» **SOURCE EXTRACT**:
Tuesday 13 December 2016

Lamenting Aleppo

Today has a heaviness that won't lift. I can't stop thinking about the cataclysm occurring in Aleppo. Families obliterated, hospitals destroyed, people trapped in hell for years with no signs of hope.

I despair at the rise of our know-nothing isolationist set, that alternately blanks the names of these places we've helped condemn or ignorantly vows to fix it all by bombing rebel factions relentlessly. Two sides of the same bad coin.

I cringe at our bad track record of intervention, and also bemoan the lack of action that leaves people to be mown down in relentless violence. I watch the very cradle of civilization turn to bloody rubble.

I am enraged at those who turn their back on refugees, those that insist on disparaging survivors of so much trauma trying desperately to get somewhere safe with their children. There is a special kind of hell waiting for purveyors of such craven selfishness, especially when so many of us exist only because of the amnesty offered to our ancestors. That shame should burn.

» **MATERIAL PROVIDED**:
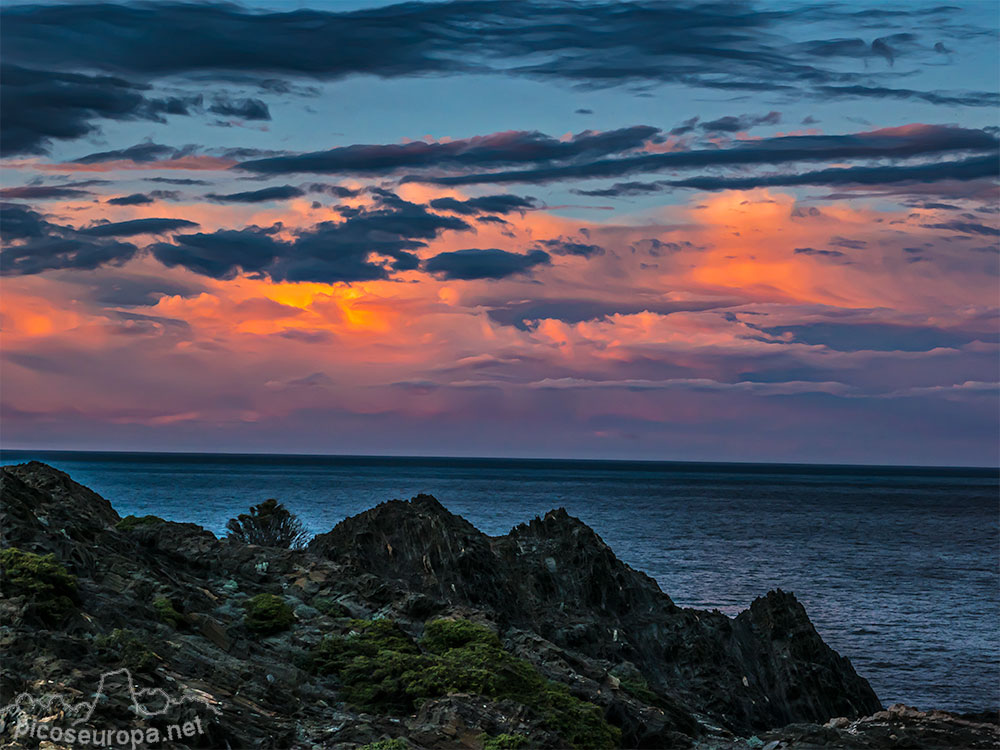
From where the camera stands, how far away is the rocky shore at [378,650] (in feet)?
60.7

» **LIST OF TASKS**:
[1] Answer these from the post on Aleppo:
(a) What date heads the post?
(b) What phrase does the writer use for the isolationists' two responses, blanking the names of these places and vowing to bomb rebel factions?
(c) What does the writer watch "turn to bloody rubble"?
[2] Carry on the post on Aleppo from its final sentence.
The data are separate material and not part of the post on Aleppo.

» **ANSWERS FOR THIS EXERCISE**:
[1]
(a) Tuesday 13 December 2016.
(b) "Two sides of the same bad coin."
(c) The very cradle of civilization.

[2]
I think of the aid workers, who struggle to count the bodies as they make some attempt to clear them from the streets under fire. I think of the doctors who guided surgeries from afar as local medical staff became casualties of war, their facilities decimated. No life support left.

My hands are far from the scene, unable to clear the airways of the wounded or lift debris from those trapped in the wreckage. Nevertheless, I carry those stones in my heart, that tear gas burns my eyes, and I am bleeding out.